The U.S. CDC reports that an H1N1 vaccine now is being produced and may be available this fall.
None of the anti-viral doses that arrived in Maine on Saturday was issued to patients, Farmer said.
“These are only for people who are hospitalized or seriously ill,” he said. “We do not have anyone hospitalized with this viral infection. They’re all being treated at home.”
However, “there are private supplies in the private sector” and “there have been numerous prescriptions of those issued to treat the flu and as a prophylactic,” Farmer said.
The federally stockpiled flu medication is the first round of drugs that will arrive in Maine. A second shipment of anti-virals, ordered by the state, should arrive early this week.
“We ordered $2.1 million worth,” Baldacci said Sunday, which, when combined with the federal stockpile doses already delivered, should be enough “for 25 percent of the population.”
The order, which was called for under the pandemic flu plan put into place a couple of years ago, is a precautionary measure, the governor said.
“The shelf life of these anti-virals is over five years so we’ll be able to use them … in the future” if they go unused, he said. “You just want to err on the side of safety and not be short on any front. It’s better to be safe than sorry.”
Meanwhile, Canadian officials announced Saturday that pigs on a farm in Alberta in western Canada have tested positive for H1N1, the World Heath Organization reported on its Web site.
“It is highly probable that the pigs were exposed to the virus from a Canadian farmworker recently returned from Mexico,” the Web site says. The worker, who was not identified, “had exhibited flu-like symptoms and had contact with the pigs.”

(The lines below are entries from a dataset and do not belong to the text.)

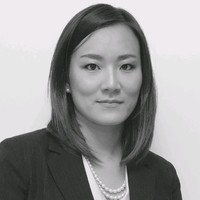 Corel Corporation Employee Jay Farewell's profile photo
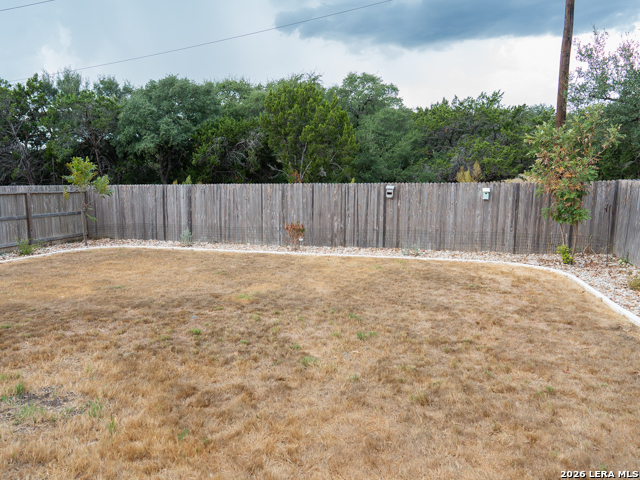27819 Rocky Mtn Property Photo 35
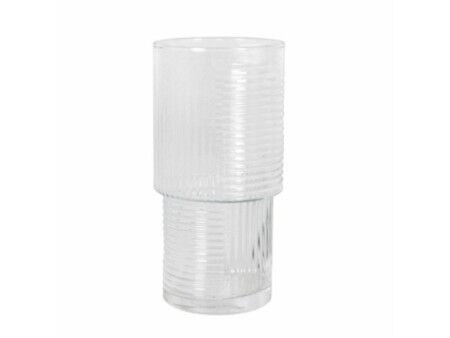 Zestaw kieliszków LAV Helen 400 ml 6 Części (8 Sztuk)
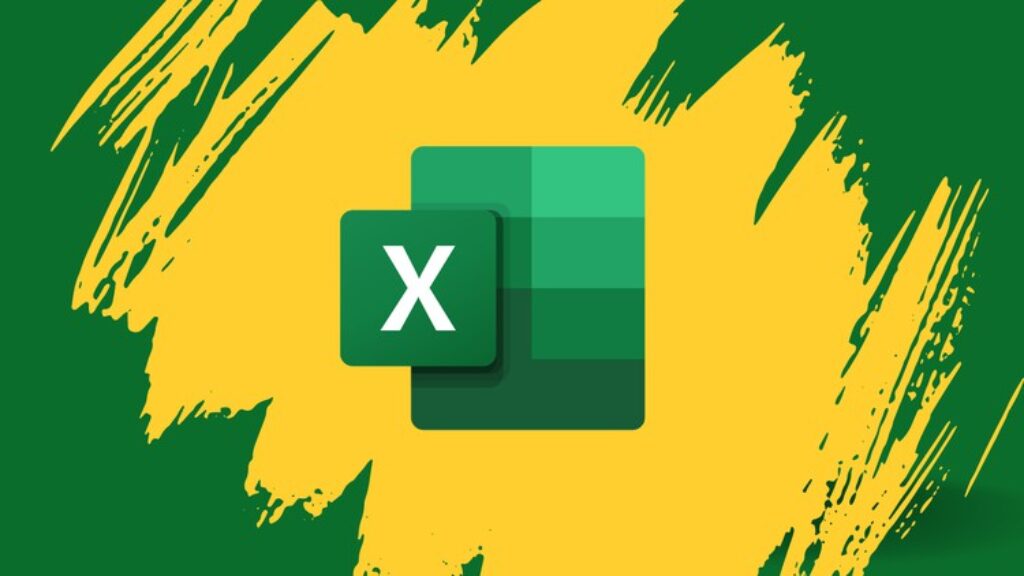 5433348 2f69 Excel VBA for Beginner to Advanced | Udemy Coupons [year] Edu Expertise Hub udemy coupons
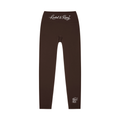 Rooted & Rising Yoga Leggings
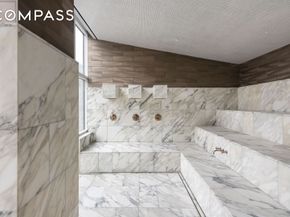 305 East 51st Street 11D, New York NY 10022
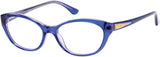 Guess 2468 Eyeglasses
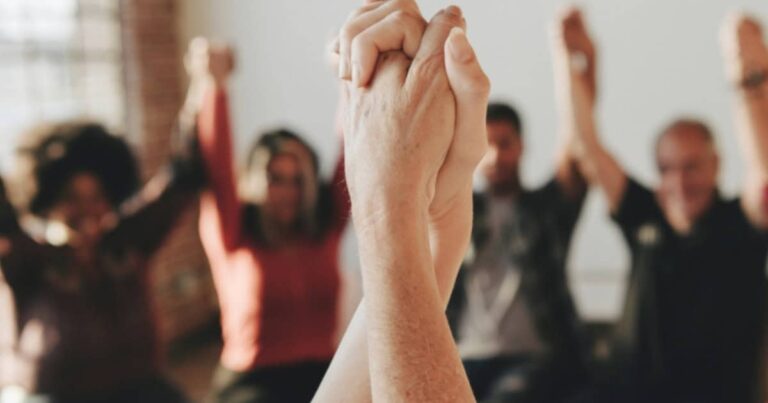 Innovative Drug Recovery Techniques in ME | Portland treatment in Maine | PHP IOP in ME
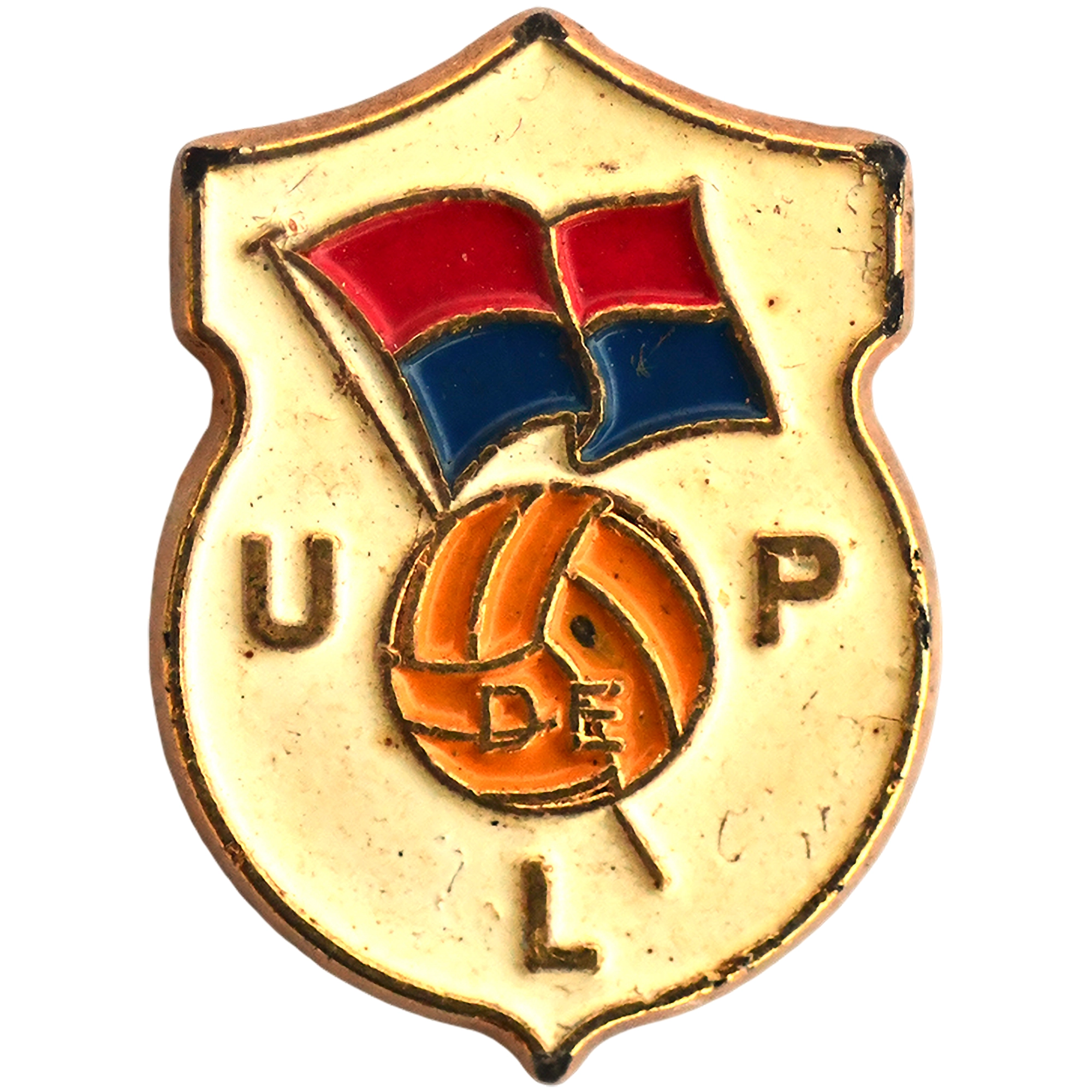 Unión Popular de Langreo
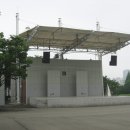 고척시립도서관 이미지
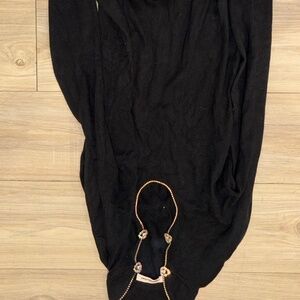 Agent Provocateur Dress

“There is no indication of virus adaptation through transfer from human to pigs at this time,” the WHO Web site said Sunday afternoon.
Mills said the news that H1N1 was detected in a pig herd in Canada is “not surprising” but demonstrates the virus’s “ability to jump from one species to another.”
“It shows it’s easy for transmissibility,” she said.
H1N1 “has genetic components of swine influenza, human influenza and avian influenza,” Mills said. Health officials know that a multicomponent virus “has the ability to jump [between species]” but “it doesn’t always jump. … This one has. It’s jumped from one species to another.”
However, “just because it has been found in a pig” isn’t a cause for major concern, she said, because “there has been no evidence of major swine outbreaks.”
Pork is still safe to eat, Mills said, and the WHO Web site also says, “There is no risk of infection from this virus from consumption of well-cooked pork and pork products.”
Changing how sick people react to being ill is a key to preventing the spread of the disease, Baldacci said.
“People will work even if they’re sick,” he said. “It’s kind of the pride we have in Maine. They don’t want to admit they’re sick. We appreciate that hard work and production and pride, but at the same time we also recognize that it could be counterproductive.”
The governor urged people to stay home if sick, cover mouths when coughing or sneezing, and wash hands often to help prevent the spread of illness.
“It’s our hope we’ll ride this thing out without any major disruption,” Baldacci said.
The WHO Web site on Sunday evening said that 898 cases of influenza A infection had officially been reported in 18 countries, with 506 cases in Mexico, which has seen 19 deaths.
In the United States, a reported 226 people have been sickened and one baby has died from the disease. Canada has 85 reported cases, but no deaths.
For information about influenza and specifics about the H1N1 flu, visit the Maine CDC at mainepublichealth.gov, maine.gov/dhhs/boh/swine-flu-2009.shtml; the U.S. CDC Web site, cdc.gov/swineflu; or the WHO Web site, www.who.int/en.